1. Our culture no longer has a biblical view of who we are as parents.
The spiritual component of our identities has long been replaced with the nature/nurture model of man. It is not uncommon to read or hear a discussion about how a person’s upbringing (nurture) is supposed to shoulder most the blame for whatever ails him. This puts an incredible amount of pressure on the parents to provide a context in which every good trait is perfectly cultivated, and every negative one inhibited, or even eliminated altogether.
But this is where the Christian understanding of the fallen nature of man is such a help. We know that children are born as sinners. Sin isn’t just an action; it’s a condition — one that none of us can escape (Romans 3:9–12, 23). Even in the most loving, encouraging, rewarding, and earnest families, we can expect that our children will lie, cheat, steal, and be mean just as their parents will surely be irritable, selfish, lazy, and inattentive. Not the majority of the time (we hope!), but it will happen nonetheless.
Yet we are not undone by these failures. Instead we are invigorated by the grace that God in Christ has for us (Romans 5:1–5). And that grace doesn’t encourage us to be less like the parents we are called to be, but energizes us to be more like them (Romans 6:1–2). Grace is the engine that drives God-glorifying parenting.

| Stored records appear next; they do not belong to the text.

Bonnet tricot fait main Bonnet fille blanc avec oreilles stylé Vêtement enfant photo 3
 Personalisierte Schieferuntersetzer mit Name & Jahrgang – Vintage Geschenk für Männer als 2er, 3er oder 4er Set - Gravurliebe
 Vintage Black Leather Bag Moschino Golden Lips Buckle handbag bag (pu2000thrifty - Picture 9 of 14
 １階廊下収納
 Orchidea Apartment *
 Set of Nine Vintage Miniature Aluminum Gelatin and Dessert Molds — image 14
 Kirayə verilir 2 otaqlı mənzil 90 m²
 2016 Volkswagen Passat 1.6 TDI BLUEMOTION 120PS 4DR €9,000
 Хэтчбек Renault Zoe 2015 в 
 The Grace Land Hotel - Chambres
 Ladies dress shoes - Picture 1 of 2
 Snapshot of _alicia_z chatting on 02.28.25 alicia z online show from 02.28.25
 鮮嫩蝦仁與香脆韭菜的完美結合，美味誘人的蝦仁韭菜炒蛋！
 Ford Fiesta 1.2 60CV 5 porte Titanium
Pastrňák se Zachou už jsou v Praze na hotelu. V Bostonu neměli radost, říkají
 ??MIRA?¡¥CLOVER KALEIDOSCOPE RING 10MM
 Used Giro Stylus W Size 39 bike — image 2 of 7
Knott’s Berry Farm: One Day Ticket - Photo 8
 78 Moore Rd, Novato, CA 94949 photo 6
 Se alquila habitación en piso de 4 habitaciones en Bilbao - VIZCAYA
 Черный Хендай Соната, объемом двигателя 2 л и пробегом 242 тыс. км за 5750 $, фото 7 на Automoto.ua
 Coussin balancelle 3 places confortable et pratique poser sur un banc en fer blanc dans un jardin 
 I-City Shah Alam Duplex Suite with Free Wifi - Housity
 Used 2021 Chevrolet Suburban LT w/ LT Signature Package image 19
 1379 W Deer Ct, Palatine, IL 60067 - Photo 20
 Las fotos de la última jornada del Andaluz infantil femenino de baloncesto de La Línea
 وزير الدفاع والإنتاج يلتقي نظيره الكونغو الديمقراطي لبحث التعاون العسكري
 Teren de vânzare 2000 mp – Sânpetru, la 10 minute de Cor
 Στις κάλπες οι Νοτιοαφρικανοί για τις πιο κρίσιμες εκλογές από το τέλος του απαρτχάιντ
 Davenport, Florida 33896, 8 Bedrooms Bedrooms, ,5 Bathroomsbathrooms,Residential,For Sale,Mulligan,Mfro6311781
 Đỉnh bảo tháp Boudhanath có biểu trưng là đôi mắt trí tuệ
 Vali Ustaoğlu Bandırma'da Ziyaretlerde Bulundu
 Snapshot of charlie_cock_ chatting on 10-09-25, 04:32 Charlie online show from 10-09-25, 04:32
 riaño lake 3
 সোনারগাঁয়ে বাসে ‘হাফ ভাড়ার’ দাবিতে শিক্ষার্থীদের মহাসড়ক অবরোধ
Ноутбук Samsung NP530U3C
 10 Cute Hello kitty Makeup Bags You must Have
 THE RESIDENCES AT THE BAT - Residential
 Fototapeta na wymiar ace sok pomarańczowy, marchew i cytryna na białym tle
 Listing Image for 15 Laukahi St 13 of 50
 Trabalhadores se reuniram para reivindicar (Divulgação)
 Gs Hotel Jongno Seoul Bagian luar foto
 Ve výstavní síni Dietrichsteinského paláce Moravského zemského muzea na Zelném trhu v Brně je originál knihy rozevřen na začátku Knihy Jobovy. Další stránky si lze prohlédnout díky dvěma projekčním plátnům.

2. We don’t want to lose respect and authority with our children.
In one sense, they are afraid that by admitting wrong, they will lose credibility, authority, or respect with their children. Without a doubt, parents need to have authority over their children (Ephesians 6:1–3). Kids who don’t respect their parents tend to have problems with healthy boundaries in every area of life. But having credibility, authority, and respect is not the same as being inerrant.
Admitting our faults is not tantamount to admitting incompetence. In fact, the opposite is generally true. The more we are willing to own our mistakes and seek forgiveness, the more our children find us to be trustworthy authorities in their lives. They already know we’ve messed up; now they need to know that we can take responsibility. Plus, if we present ourselves as being without error, when our children know definitively that it isn’t true, then what will they think when we present God’s word as being without error?
3. We feel the pain of owning that we’ve hurt and disappointed our children.
Watching our loved ones hurt is bad enough on its own, but to know you caused that pain stings like nothing else. It’s easy and convenient to pretend that our failures never occurred in the first place — but it’s not healthy. Actions and consequences are integrally tied together.
As Paul tells the Thessalonians, “If anyone is not willing to work, let him not eat” (2 Thessalonians 3:10). Not having food is the consequence for not working, and hunger pangs provide pretty good incentive for employment perseverance. Likewise, watching tears in our children’s eyes as we admit our mistakes provides pretty good incentive for high-quality parenting perseverance. Beyond this, the discomfort our children experience as we confess and repent is the sort that tends to heal rather than wound. It helps them to make sense of the world and provides grounds for forgiveness, rather than soil for roots of bitterness.
Let Your Failures Point to Another
As strange as it may seem, there is a reason to be encouraged when we fail. Admittedly it’s not much encouragement at the time, but when we fail it’s a chance to model for our children what secure repentance looks like. A repentance that’s not afraid to hear how we’ve hurt them. A repentance that doesn’t recoil from the words, “I’m sorry” or, “Please forgive me.” A repentance that is cause for tears in our eyes, but hope in our hearts.
That is a skill that our children desperately need modeled for them. How are they, as spouses, supposed to admit when they are wrong if they don’t hear it from us? How are they, as parents, supposed to own their mistakes if they don’t see it in us? How are they, as Christians, supposed to throw themselves on the free offer of the gospel if they don’t experience us doing the same?
Coming to terms with our own failure is never easy. Admitting it to those we’ve failed can be even harder. Yet it provides an amazing opportunity to live out the gospel for our children in a way that nothing else can.